### Work to be completed
Copy out, word for word, the stretch of the data below from the line containing "Which one of" through the end of the data.

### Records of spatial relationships

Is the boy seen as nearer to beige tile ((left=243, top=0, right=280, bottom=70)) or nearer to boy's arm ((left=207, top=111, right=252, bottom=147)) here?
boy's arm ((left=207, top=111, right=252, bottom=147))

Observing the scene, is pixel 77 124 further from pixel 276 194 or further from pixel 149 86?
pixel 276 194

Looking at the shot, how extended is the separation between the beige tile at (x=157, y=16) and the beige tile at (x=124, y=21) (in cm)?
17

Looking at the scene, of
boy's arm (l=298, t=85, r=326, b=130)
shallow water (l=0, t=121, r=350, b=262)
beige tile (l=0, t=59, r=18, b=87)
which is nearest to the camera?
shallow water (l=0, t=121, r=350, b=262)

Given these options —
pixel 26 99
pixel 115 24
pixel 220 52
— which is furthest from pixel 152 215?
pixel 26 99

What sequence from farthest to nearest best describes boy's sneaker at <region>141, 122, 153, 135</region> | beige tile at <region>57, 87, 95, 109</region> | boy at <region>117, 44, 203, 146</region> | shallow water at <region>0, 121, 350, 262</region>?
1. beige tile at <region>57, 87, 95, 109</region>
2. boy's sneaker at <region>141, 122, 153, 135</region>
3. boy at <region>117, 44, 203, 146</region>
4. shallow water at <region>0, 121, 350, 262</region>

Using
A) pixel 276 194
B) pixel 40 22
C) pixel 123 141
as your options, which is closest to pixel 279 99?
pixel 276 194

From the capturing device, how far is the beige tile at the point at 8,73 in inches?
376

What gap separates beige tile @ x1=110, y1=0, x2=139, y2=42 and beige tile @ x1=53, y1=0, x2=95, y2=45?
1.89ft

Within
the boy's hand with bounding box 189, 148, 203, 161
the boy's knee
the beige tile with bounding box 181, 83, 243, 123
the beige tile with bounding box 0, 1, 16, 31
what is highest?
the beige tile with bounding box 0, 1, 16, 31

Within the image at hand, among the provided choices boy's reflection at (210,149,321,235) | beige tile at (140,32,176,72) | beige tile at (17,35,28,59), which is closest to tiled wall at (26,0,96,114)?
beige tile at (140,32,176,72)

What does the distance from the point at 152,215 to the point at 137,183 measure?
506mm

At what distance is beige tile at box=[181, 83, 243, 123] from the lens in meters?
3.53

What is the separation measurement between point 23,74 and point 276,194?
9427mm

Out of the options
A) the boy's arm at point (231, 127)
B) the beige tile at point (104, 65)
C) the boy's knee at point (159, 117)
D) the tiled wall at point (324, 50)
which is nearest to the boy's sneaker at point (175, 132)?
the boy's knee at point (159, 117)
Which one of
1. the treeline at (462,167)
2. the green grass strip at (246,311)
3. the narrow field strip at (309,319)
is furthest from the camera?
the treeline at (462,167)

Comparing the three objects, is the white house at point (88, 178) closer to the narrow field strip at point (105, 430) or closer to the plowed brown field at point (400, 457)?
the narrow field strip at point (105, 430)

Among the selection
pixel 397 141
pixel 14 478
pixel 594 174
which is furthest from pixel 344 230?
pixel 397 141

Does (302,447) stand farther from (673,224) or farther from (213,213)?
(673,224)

### Answer to the problem
Which one of
1. the treeline at (462,167)
2. the green grass strip at (246,311)
3. the narrow field strip at (309,319)
is furthest from the camera?
the treeline at (462,167)

Comparing the three objects, is the white house at point (88, 178) closer to the narrow field strip at point (105, 430) or closer to the plowed brown field at point (400, 457)?
the narrow field strip at point (105, 430)

Among the selection
pixel 397 141
pixel 14 478
pixel 594 174
which is furthest from pixel 344 230?
pixel 397 141

Does (302,447) stand farther from (673,224) or farther from (213,213)?
(673,224)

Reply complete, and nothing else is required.